— EXCERPTED DATA —
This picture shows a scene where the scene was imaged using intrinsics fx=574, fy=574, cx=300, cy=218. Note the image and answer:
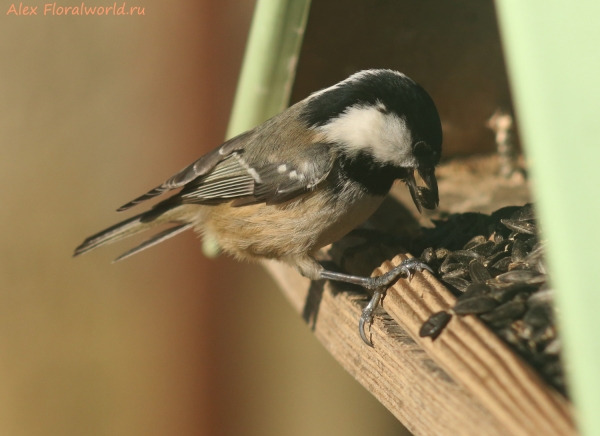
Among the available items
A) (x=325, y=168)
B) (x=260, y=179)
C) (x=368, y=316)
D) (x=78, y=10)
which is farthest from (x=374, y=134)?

— PROMPT —
Transcribe all of the records above character for character. Exclude the pictures.

— COMPLETE RESPONSE —
This picture shows a scene where the scene was imaged using intrinsics fx=574, fy=574, cx=300, cy=218. Note the image and answer:
Among the available items
A) (x=325, y=168)
B) (x=260, y=179)
C) (x=368, y=316)
D) (x=78, y=10)
which is farthest from (x=374, y=134)?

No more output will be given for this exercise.